*** Opening EXERCISE TEXT ***

Europe’s largest economy contracted by 9.7% in the second quarter of 2020, compared with the same period in 2019, as the coronavirus pandemic lockdowns drove economic activity to a record quarterly low.
Today’s data shows a slight improvement on the earlier flash GDP reading at the end of July, which had showed a 10.1% contraction in German economic output.
Investments excluding construction fell by 19.6%, exports by over 20% and private consumption by 10.9%. The only growth was in government consumption, which saw an 1.5% quarter-on-quarter increase in the April to June period.
While Germany’s GDP plunge was a record for its economy, it did fare a little better than France, which saw its second-quarter output contract by over 13%. Italy’s economy contracted by 12.4% and Spain’s by 18.5%.
On the year, the German economy has lost 11.3%. GDP is forecast to shrink by more than 6% overall in 2020.
“Looking ahead, it does not take a rocket scientist to predict that the economy will have one of its best quarterly performances ever in the third quarter,” said ING chief eurozone economist Carsten Brzeski, in a note. “All activity indicators point to a continuing increase during the summer months. The VAT-reduction combined with ‘staycations’ should have given private consumption another boost.”
The federal statistics office said in a separate statement on Tuesday that the German state booked a budget deficit of €51.6bn (£46.6bn, $61bn) in the first six months of 2020.

*** Closing EXERCISE TEXT ***

* [PROBLEMS TO SOLVE]:
A - Answer these questions from the text on Germany's economy:
(i) By how much did private consumption fall?
(ii) How far did Spain's economy contract?
(iii) What budget deficit did the German state book in the first six months of 2020?
B - Continue the text on Germany's economy with a few sentences that pick up after its final line.
The entries that follow are separate material, unrelated to the text on Germany's economy.

*** Opening RECORDED INFORMATION ***

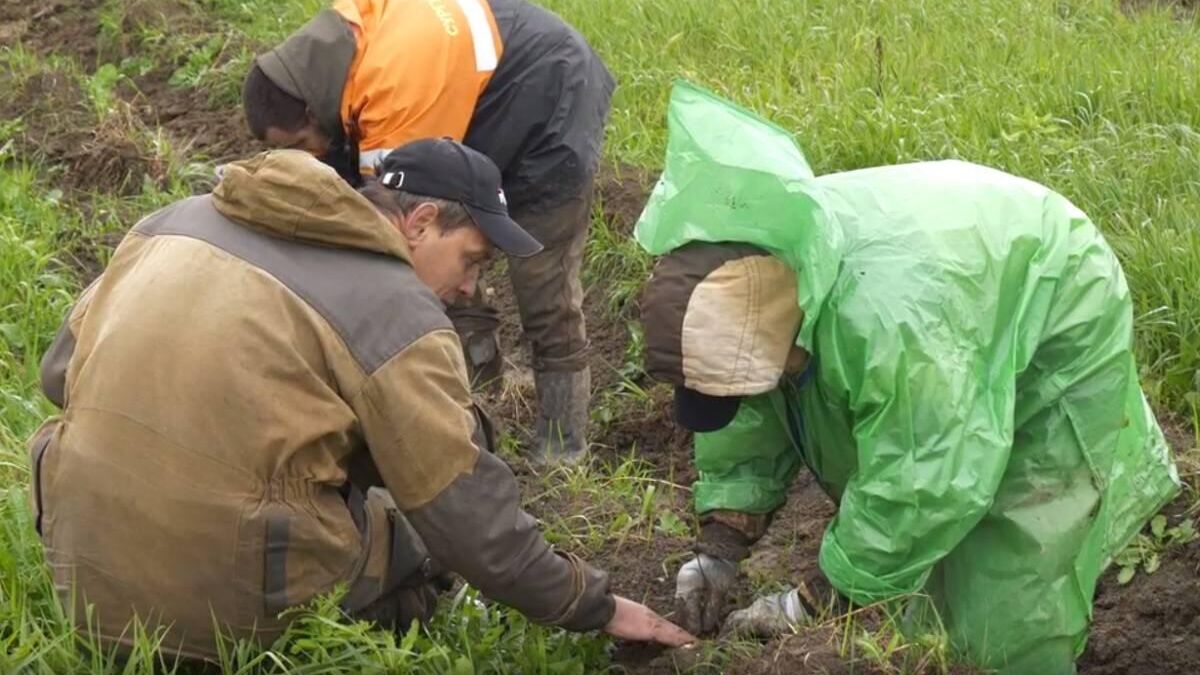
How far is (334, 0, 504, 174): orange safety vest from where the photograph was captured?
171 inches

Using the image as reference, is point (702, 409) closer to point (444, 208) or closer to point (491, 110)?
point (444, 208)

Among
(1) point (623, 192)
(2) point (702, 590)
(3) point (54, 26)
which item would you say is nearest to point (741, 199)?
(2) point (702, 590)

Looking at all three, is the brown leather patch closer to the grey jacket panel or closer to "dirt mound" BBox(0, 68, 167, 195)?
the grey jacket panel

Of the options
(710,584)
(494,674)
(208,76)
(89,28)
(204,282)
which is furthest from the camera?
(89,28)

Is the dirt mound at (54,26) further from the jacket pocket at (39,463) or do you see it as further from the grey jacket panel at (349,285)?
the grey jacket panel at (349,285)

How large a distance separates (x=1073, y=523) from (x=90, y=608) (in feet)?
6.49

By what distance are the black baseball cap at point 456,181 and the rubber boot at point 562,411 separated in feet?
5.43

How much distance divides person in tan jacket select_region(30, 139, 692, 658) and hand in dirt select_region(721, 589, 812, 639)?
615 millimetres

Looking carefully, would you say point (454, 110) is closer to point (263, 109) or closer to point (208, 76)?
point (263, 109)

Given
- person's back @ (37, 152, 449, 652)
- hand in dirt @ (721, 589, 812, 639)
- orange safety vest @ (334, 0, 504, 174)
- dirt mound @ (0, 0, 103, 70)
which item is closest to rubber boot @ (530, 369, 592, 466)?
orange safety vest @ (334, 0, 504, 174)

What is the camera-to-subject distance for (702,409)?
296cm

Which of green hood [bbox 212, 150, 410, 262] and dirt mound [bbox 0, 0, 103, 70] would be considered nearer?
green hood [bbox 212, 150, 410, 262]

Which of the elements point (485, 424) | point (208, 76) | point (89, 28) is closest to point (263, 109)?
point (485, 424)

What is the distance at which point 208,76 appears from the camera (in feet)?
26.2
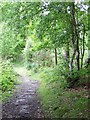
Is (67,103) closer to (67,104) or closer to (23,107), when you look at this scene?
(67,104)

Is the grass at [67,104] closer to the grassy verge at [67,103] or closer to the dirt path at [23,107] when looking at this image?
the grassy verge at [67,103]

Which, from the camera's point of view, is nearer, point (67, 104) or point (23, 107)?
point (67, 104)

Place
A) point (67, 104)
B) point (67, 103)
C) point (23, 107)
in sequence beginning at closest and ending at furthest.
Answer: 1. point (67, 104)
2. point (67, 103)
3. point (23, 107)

*** Closing RECORDED INFORMATION ***

* [ANSWER LIST]:
A -
(i) 10.9%
(ii) 18.5%
(iii) €51.6bn (£46.6bn, $61bn)

B -
The government will borrow nearly €218bn this year to help the economy withstand the ongoing COVID-19 fallout. It said last week that it will also be forced to borrow more next year too, meaning it cannot reinstate its Black Zero (“Schwarze Null”) debt-brake law for a second year running.
Brzeski added that the current debate over whether to extend the short-time work programme by another 12 months, into 2022, “not only illustrates the government’s determination to offset the fallout from the crisis for as long as possible but also how difficult it will be to eventually exit the crisis measures.”
Some 7.3 million people in Germany were put on short-time hours in May, according to the Ifo Institute, way more than the 1.5 million at the peak of the global financial crisis in 2009. By July, that number had come down to about 5.6 million workers.